— Task —
Send back the entries below exactly as they appear.

(Data records Opens)

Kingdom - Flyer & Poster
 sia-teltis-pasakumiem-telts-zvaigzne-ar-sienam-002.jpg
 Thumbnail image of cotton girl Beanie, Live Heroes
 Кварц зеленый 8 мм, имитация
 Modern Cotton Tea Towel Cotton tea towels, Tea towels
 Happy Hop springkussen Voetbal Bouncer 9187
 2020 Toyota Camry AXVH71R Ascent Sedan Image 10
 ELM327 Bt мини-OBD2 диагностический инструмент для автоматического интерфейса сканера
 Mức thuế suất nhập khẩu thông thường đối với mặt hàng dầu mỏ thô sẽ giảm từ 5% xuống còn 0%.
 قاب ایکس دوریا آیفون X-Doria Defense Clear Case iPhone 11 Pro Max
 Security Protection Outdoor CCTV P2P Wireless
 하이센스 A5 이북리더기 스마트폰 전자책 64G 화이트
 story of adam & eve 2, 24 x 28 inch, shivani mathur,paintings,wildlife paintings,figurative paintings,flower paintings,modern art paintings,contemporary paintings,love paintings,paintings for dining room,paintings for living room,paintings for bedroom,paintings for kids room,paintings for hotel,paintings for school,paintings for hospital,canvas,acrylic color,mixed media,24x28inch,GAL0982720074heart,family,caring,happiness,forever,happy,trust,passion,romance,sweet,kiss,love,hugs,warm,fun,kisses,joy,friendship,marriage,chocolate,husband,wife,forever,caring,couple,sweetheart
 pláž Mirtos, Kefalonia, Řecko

(Data records Closes)

— Answer area —
Kingdom - Flyer & Poster
 sia-teltis-pasakumiem-telts-zvaigzne-ar-sienam-002.jpg
 Thumbnail image of cotton girl Beanie, Live Heroes
 Кварц зеленый 8 мм, имитация
 Modern Cotton Tea Towel Cotton tea towels, Tea towels
 Happy Hop springkussen Voetbal Bouncer 9187
 2020 Toyota Camry AXVH71R Ascent Sedan Image 10
 ELM327 Bt мини-OBD2 диагностический инструмент для автоматического интерфейса сканера
 Mức thuế suất nhập khẩu thông thường đối với mặt hàng dầu mỏ thô sẽ giảm từ 5% xuống còn 0%.
 قاب ایکس دوریا آیفون X-Doria Defense Clear Case iPhone 11 Pro Max
 Security Protection Outdoor CCTV P2P Wireless
 하이센스 A5 이북리더기 스마트폰 전자책 64G 화이트
 story of adam & eve 2, 24 x 28 inch, shivani mathur,paintings,wildlife paintings,figurative paintings,flower paintings,modern art paintings,contemporary paintings,love paintings,paintings for dining room,paintings for living room,paintings for bedroom,paintings for kids room,paintings for hotel,paintings for school,paintings for hospital,canvas,acrylic color,mixed media,24x28inch,GAL0982720074heart,family,caring,happiness,forever,happy,trust,passion,romance,sweet,kiss,love,hugs,warm,fun,kisses,joy,friendship,marriage,chocolate,husband,wife,forever,caring,couple,sweetheart
 pláž Mirtos, Kefalonia, Řecko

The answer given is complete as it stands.